◆ DATA PROVIDED

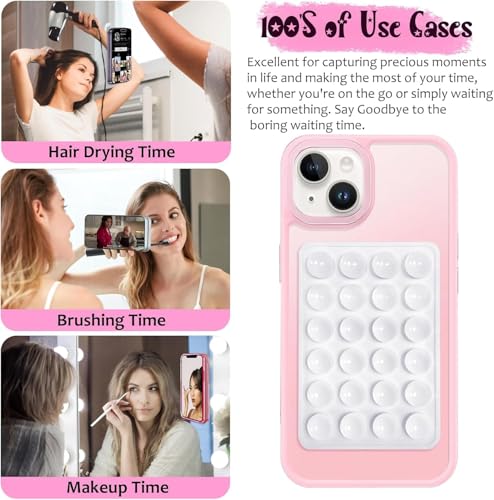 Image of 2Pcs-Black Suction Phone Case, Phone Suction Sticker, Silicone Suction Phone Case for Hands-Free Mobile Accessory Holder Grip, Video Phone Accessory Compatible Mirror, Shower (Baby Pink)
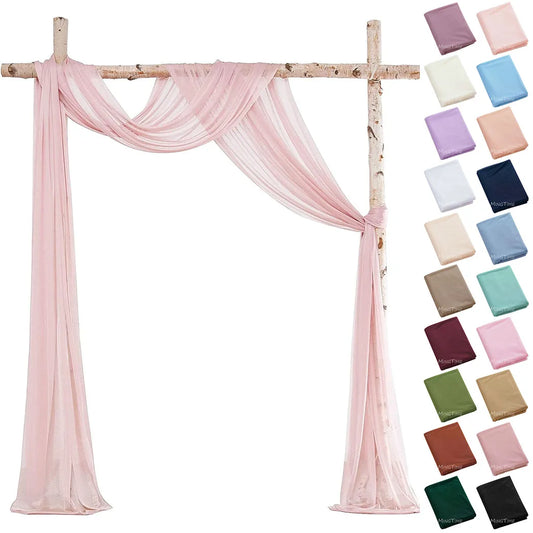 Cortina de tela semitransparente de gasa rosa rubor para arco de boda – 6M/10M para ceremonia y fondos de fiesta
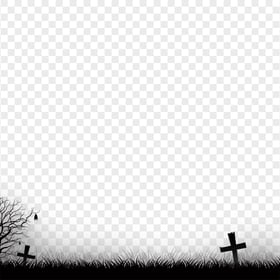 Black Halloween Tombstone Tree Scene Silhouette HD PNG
...
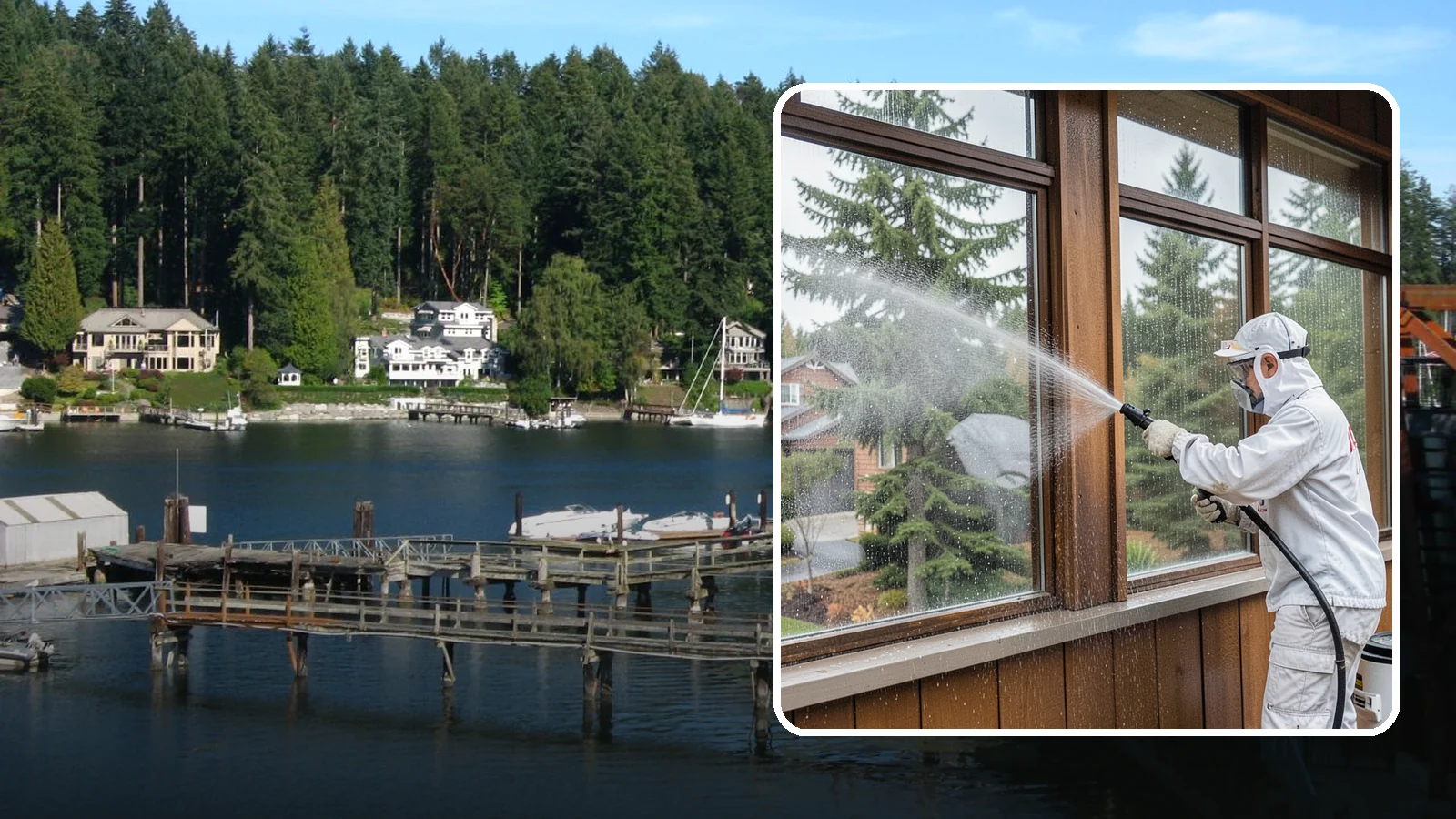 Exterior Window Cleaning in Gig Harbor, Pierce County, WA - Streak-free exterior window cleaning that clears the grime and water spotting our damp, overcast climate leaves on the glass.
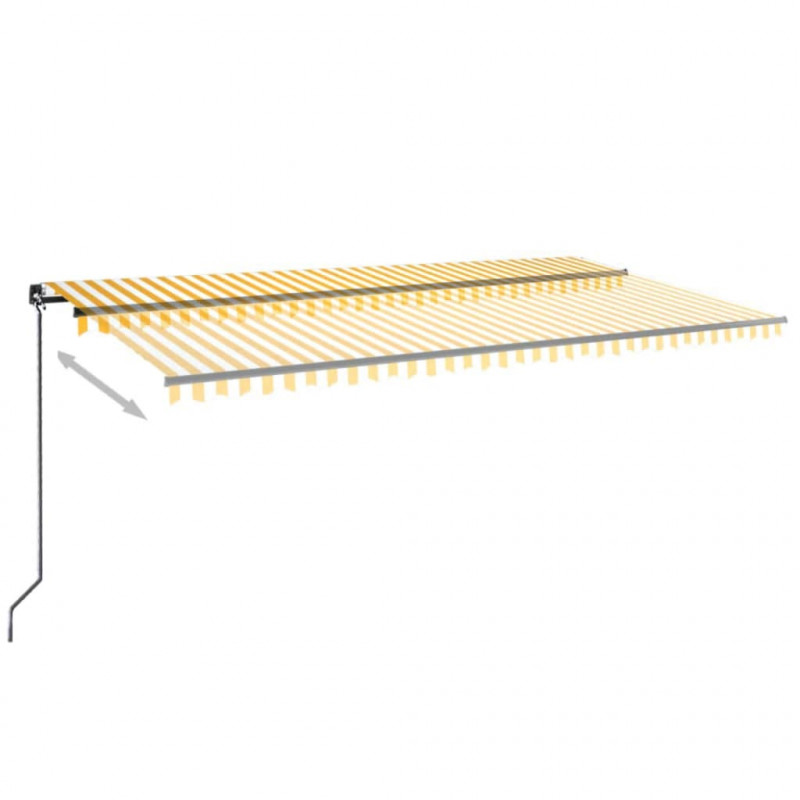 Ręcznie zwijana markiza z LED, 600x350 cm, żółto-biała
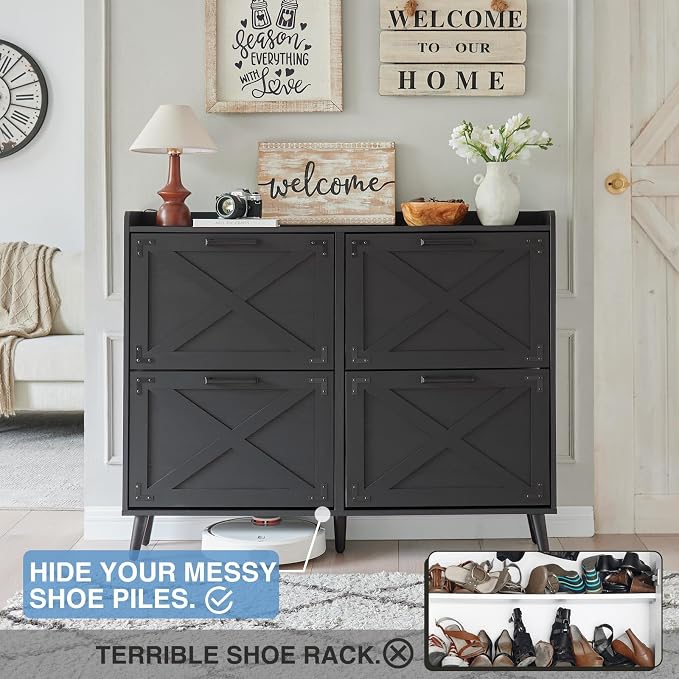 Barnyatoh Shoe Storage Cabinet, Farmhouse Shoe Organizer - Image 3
* * *
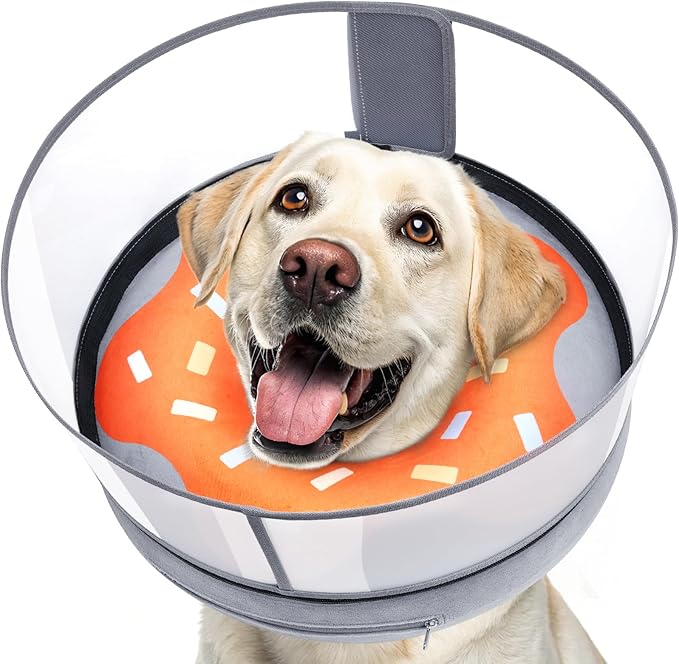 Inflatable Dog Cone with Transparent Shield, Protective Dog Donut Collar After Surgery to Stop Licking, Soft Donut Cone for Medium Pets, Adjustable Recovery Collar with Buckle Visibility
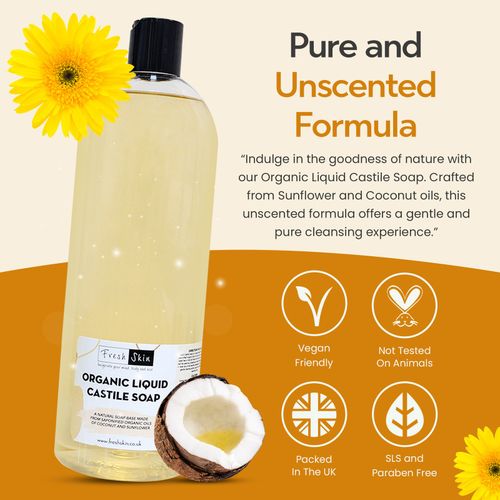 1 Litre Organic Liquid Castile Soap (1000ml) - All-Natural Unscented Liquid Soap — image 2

◆ WHAT TO WORK ON
Starting at the line that contains "Inflatable Dog Cone" and ending at the line that contains "1 Litre Organic", transcribe the material above exactly, excluding pictures.

◆ RESPONSE AREA
 Inflatable Dog Cone with Transparent Shield, Protective Dog Donut Collar After Surgery to Stop Licking, Soft Donut Cone for Medium Pets, Adjustable Recovery Collar with Buckle Visibility
 1 Litre Organic Liquid Castile Soap (1000ml) - All-Natural Unscented Liquid Soap — image 2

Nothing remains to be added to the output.